The list was long enough to keep everyone busy for the first few tendays. “Jen, you’re off duty tonight. Get some sleep until wake-up; after this, we’ll share the night watch.”

“But Master Sergeant Marek can—”

“There should always be an officer available,” Ky said. “You never know what might happen.”

Jen nodded. “Good night, then, Admiral. See you in the morning.” She left; Ky heard her door close, then the inner door.

Ky wrote out orders for the next day, and at 2100 walked down the passage to the watch office. Marek and Betange were there. “Excuse me, Admiral,” Betange said, and left the office. Marek stood up. “Have a seat, Master Sergeant,” Ky said. “I’ve just roughed up some orders for tomorrow; this much should be doable, I believe.”

He looked them over. “Perfectly doable, Admiral. I’ll see to it. I have a watch rotation for tonight.” He handed it over.

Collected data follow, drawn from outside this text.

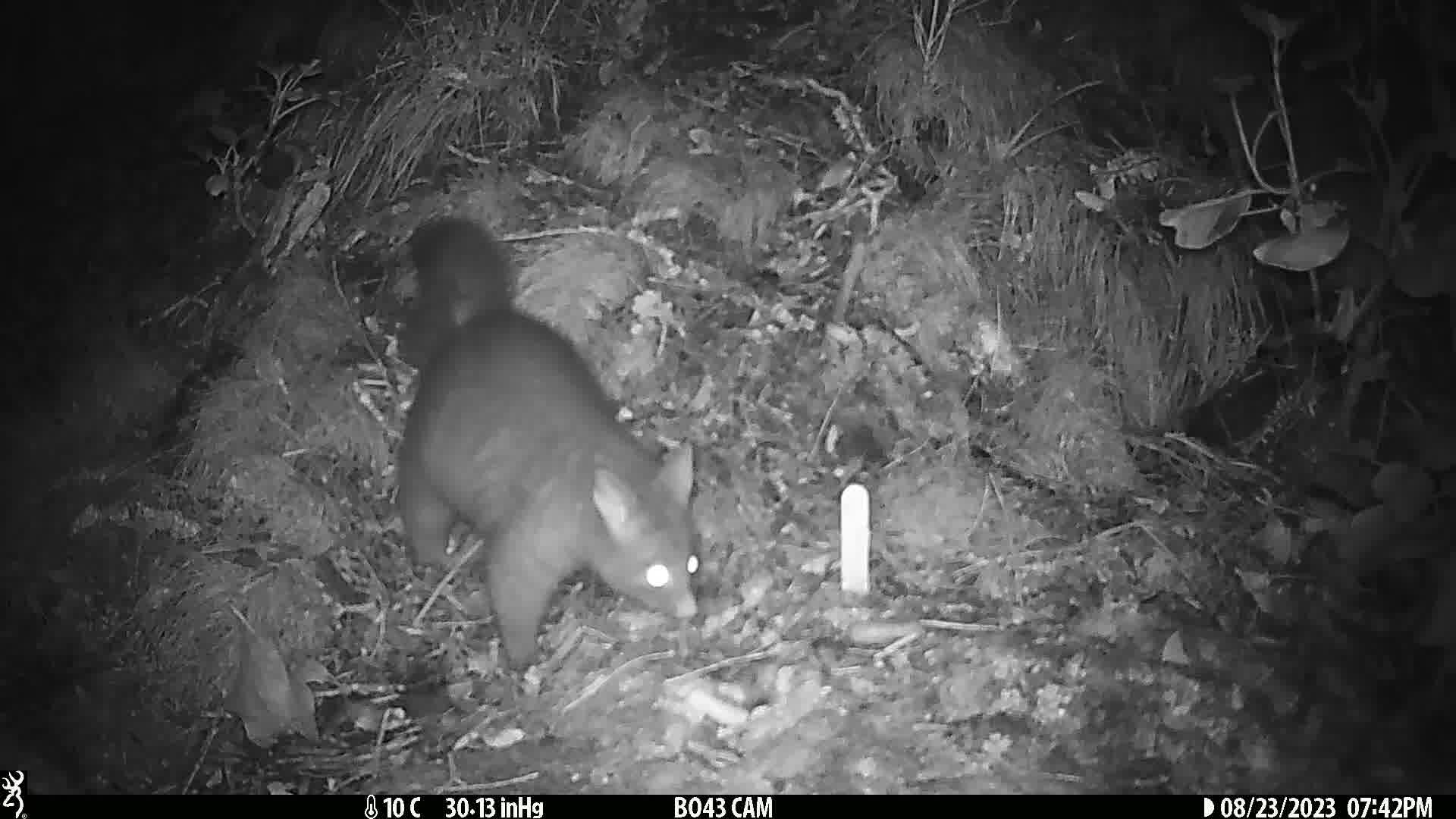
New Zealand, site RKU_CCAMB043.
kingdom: Animalia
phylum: Chordata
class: Mammalia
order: Diprotodontia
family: Phalangeridae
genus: Trichosurus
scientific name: Trichosurus vulpecula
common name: common brushtail possum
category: possum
Possum (common brushtail possum) (Trichosurus vulpecula).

Ky nodded approval. “Call me if you need me. Starting tomorrow night, Commander Bentik and I will share night watch, but I wanted her to get a full night’s sleep tonight.”

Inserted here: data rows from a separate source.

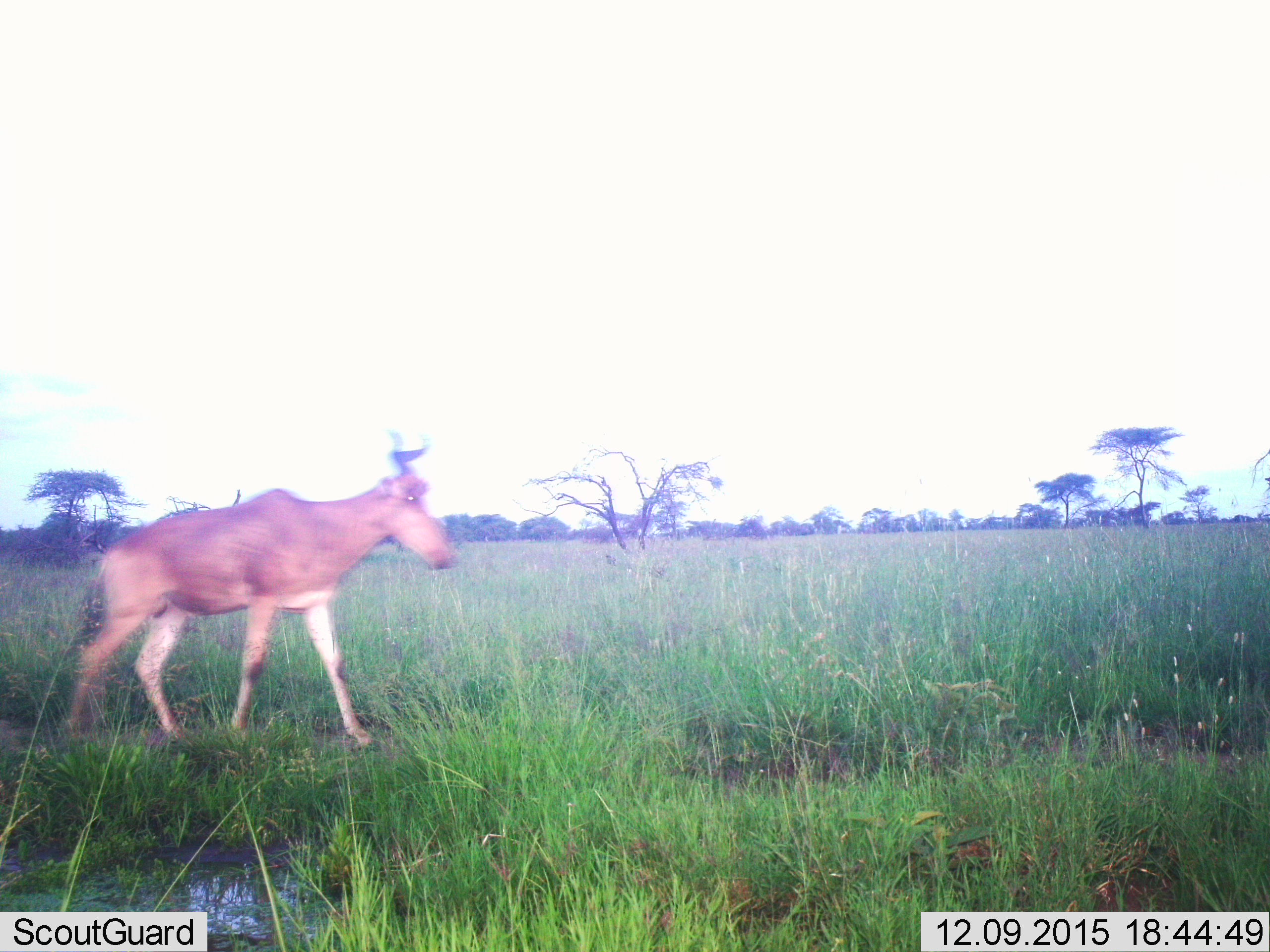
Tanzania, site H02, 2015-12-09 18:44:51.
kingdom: Animalia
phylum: Chordata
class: Mammalia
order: Artiodactyla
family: Bovidae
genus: Alcelaphus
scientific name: Alcelaphus buselaphus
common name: hartebeest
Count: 1.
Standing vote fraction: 12%.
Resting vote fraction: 0%.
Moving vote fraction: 100%.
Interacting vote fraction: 0%.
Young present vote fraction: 0%.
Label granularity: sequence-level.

“You could do with that yourself, I imagine,” Marek said.

“I’m a light sleeper,” Ky said. “I may be up and down; don’t worry about it. Being down here out of the howling wind and cold is rest in itself.”

“That it is, Admiral,” he said.

She dozed off briefly at the desk in her office, then woke when the ’fresher beeped that it was finished. Her PPU and uniform looked somewhat better, but still had an odor. The ’fresher was cycling, its readout said. She laid the clothes over a chair in the front room, shut the door between the two, and lay down. The ’fresher beeped again when it was ready for another load, waking her again, this time from better sleep. Now it was 0345. She had her implant alarm set to wake her at 0530, well ahead of the others. Might as well put the clothes back in the ’fresher and hope it wouldn’t go off until it was time to get up. As she drifted off, she remembered that she hadn’t warned the others about com security. Tomorrow.